===== Material to process =====
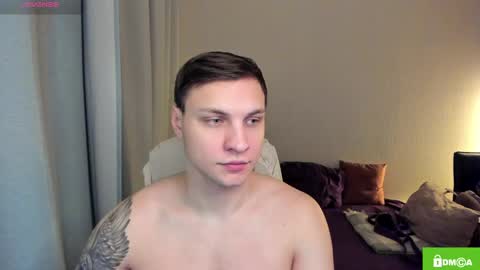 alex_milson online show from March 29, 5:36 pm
=====
===== Material to process =====
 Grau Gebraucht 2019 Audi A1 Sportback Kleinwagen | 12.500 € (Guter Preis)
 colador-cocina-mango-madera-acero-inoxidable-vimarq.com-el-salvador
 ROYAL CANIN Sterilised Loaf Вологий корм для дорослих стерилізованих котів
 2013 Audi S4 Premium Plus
=====
===== Material to process =====
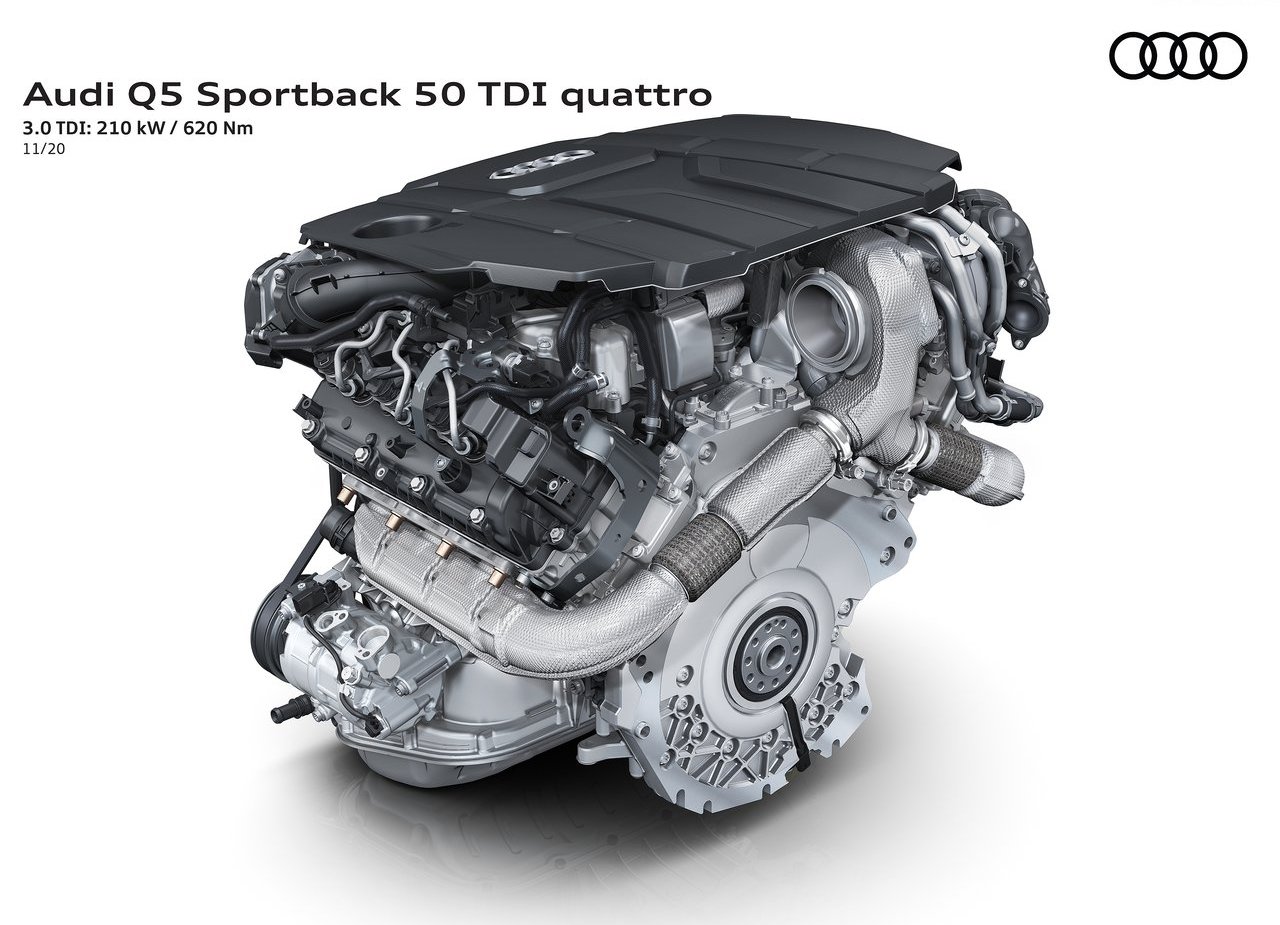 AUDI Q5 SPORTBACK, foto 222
=====
▸ **Your task**
Switch "Premium Plus" to "Prestige" in the entries starting at the line containing "Grau Gebraucht 2019" and ending at the line containing "2013 Audi S4 Premium Plus". Write out only those lines, leaving everything else as it is.

▸ **Exercise output**
 Grau Gebraucht 2019 Audi A1 Sportback Kleinwagen | 12.500 € (Guter Preis)
 colador-cocina-mango-madera-acero-inoxidable-vimarq.com-el-salvador
 ROYAL CANIN Sterilised Loaf Вологий корм для дорослих стерилізованих котів
 2013 Audi S4 Prestige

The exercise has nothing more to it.